## Goal of the exercise
Copy exactly the lines of the records below, and only those lines, beginning with the line that contains "family: Bovidae" and ending with the line that contains "A: Sequence-level.".

## Dataset entries
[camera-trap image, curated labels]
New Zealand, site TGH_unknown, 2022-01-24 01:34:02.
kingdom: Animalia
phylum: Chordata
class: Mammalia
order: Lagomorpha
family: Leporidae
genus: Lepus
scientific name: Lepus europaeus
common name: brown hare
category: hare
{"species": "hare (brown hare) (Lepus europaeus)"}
--
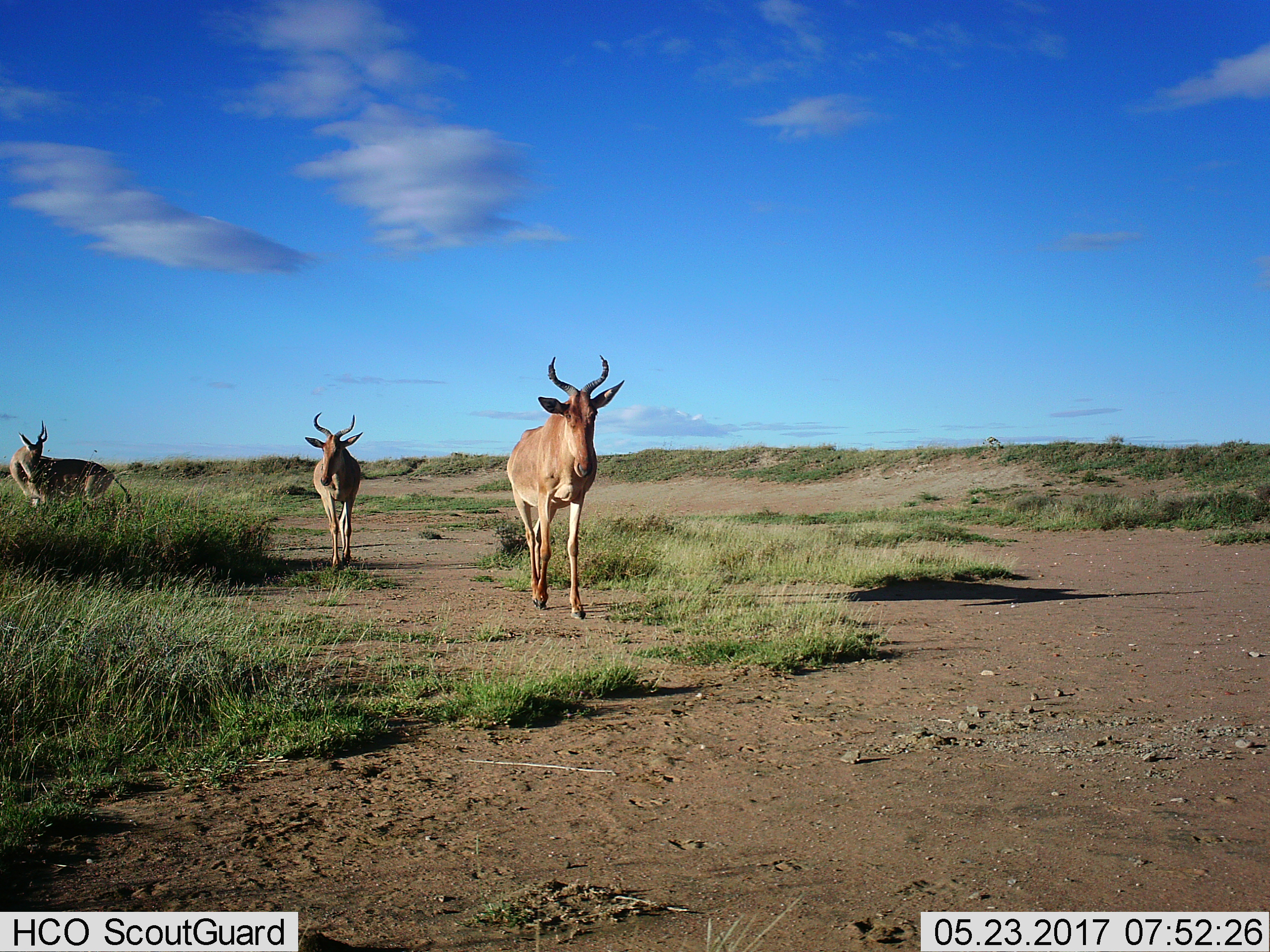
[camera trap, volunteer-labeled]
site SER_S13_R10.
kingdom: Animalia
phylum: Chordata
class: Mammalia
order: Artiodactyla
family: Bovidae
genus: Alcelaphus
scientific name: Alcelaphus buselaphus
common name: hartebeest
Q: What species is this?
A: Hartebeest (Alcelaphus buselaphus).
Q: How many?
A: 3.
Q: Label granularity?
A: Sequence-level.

## Solution to the exercise
family: Bovidae
genus: Alcelaphus
scientific name: Alcelaphus buselaphus
common name: hartebeest
Q: What species is this?
A: Hartebeest (Alcelaphus buselaphus).
Q: How many?
A: 3.
Q: Label granularity?
A: Sequence-level.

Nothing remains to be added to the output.